Vivado HLS vs HercuLeS

I've spent these last couple of days to perform head-to-head comparisons of Xilinx Vivado HLS against HercuLeS on HLS-generated digital circuits (from input C code).

I believe that HercuLeS lived up to the challenge; it is competitive to Vivado HLS. The reader should take account that:

Both tools have been used (almost) out-of-the-box. Vivado HLS was configured with no bufg inclusion, and in "out_of_context" mode. These mean that no clock buffers and I/O pins were routed.
HercuLeS does not (yet) customize the generated HDL in order to fit better specific architectural features (DSP blocks, embedded SRL units).
Vivado HLS had some TOTAL FAILURES on some relatively simple codes such as a simple perfect number detector (positive integers equal to the sum of their divisors), a 1D wavelet code, and easter date calculation. It seems that Vivado HLS experiences some hard time with integer modulo/remainder. Codes are provided to anyone interested.

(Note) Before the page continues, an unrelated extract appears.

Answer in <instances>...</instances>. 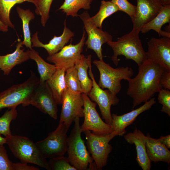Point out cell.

The following table provides a summary of the results:

Benchmark	Description	Vivado HLS (VHLS)			HercuLeS			Comments
		LUTs	Regs	TET	LUTs	Regs	TET
arraysum	Array sum	102	132	26.5	103	63	73.3
bitrev	Bit reversal	67	39	72.0	42	40	11.6
edgedet	Edge detection	246	130	1636.3	680	361	1606.4	1 BRAM for VHLS
fibo	Fibonacci series	138	131	60.2	137	197	102.7
fir	FIR filter	102	52	833.4	217	140	2729.4	Kintex-7
gcd	Greatest common divisor	210	98	35.2	128	93	75.9
icbrt	Cubic root approximation	239	207	260.6	365	201	400.5	Virtex-6
popcount	Population count	45	65	19.4	53	102	26.1
sierpinski	Sierpinski triangle	88	163	11327	230	200	16225
sieve	Prime sieve of Eratosthenes	525	595	6108.4	565	523	3869.5	1 BRAM for VHLS

NOTES:

Measurements where obtained for the KC705 development board device: xc7k325t-ffg900-2
TET is Total Execution Time in ns.
VHLS is a shortened form for Vivado HLS.
Vivado HLS 2013.1 was used.
Bold denotes smaller area and lower execution time.
Italic denotes an inconclusive comparison.
For the cases of edgedet and sieve, VHLS identifies a BRAM; HercuLeS does not. In these cases, HercuLeS saves a BRAM while VHLS saves on LUTs and FFs (Registers).

Overall, there are about 30% wins for HercuLeS and ~70% wins for Vivado HLS. Not too bad for a tool like HercuLeS; producing generic, portable, vendor-independent code. I estimate that HercuLeS development effort is around 1-5% to Vivado HLS.

I believe that HercuLeS will do much better in the out-of-the-box experience (which is of high importance in order to draw more software-minded engineers in the game) in the near future.

Both HercuLeS and Vivado HLS have optimization features (e.g. loop unrolling). HercuLeS applies optimizations by using a source-to-source C code optimizer. Vivado HLS mostly resorts to end-user directives. These coding aspects will be taken into account in a followup comparison; they also yield a much more extensive solution space.